He thought her lips grew gray, but she looked up clear and steady.
"I am glad you did not die. Yes, I can say that. As for hand-shaking, my ideas may be peculiar as your own."
"She measures her words," he said, as to himself; "her very eye-light is ruled by decorum; she is a machine, for work. She has swept her child's heart clean of anger and revenge, even scorn for the wretch that sold himself for money. There was nothing else to sweep out, was there?"—bitterly,—"no friendships, such as weak women nurse and coddle into being,—or love, that they live in, and die for sometimes, in a silly way?"
"Unmanly!"
"No, not unmanly. Margret, let us be serious and calm. It is no time to trifle or wear masks. That has passed between us which leaves no room for sham courtesies."
"There needs none,"—meeting his eye unflinchingly. "I am ready to meet you and hear your good-bye. Dr. Knowles told me your marriage was near at hand. I knew you would come, Stephen. You did before."
He winced,—the more that her voice was so clear of pain.
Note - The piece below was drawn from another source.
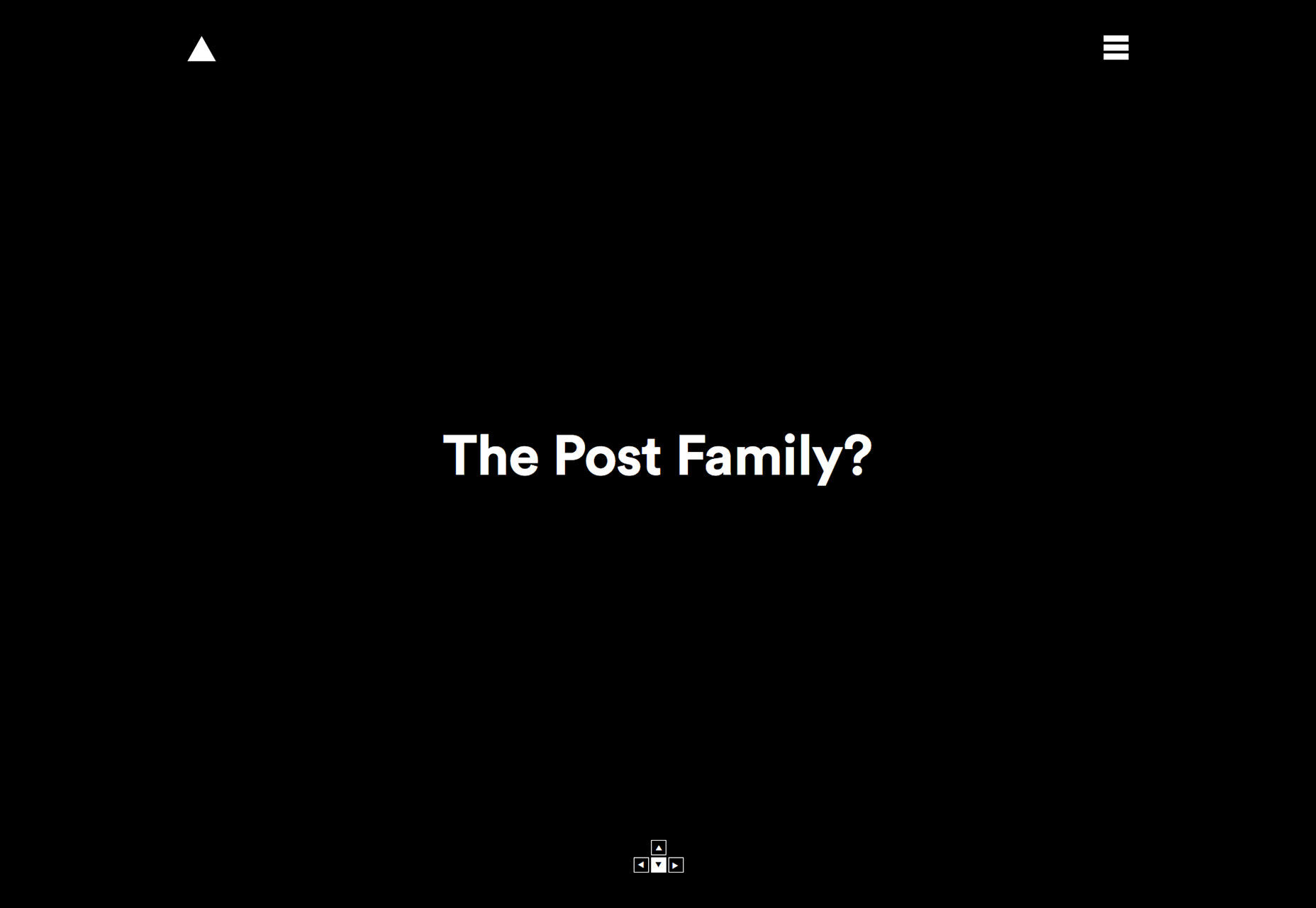 thepostfamily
"Why should I come? To show you what sort of a heart I have sold for money? Why, you think you know, little Margret. You can reckon up its deformity, its worthlessness, on your cool fingers. You could tell the serene and gracious lady who is chaffering for it what a bargain she has made,—that there is not in it one spark of manly honour or true love. Don't venture too near it in your coldness and prudence. It has tiger passions I will not answer for. Give me your hand, and feel how it pants like a hungry fiend. It will have food, Margret."
She drew away the hand he grasped, and stood back in the shadow.
"What is it to me?"—in the same measured voice.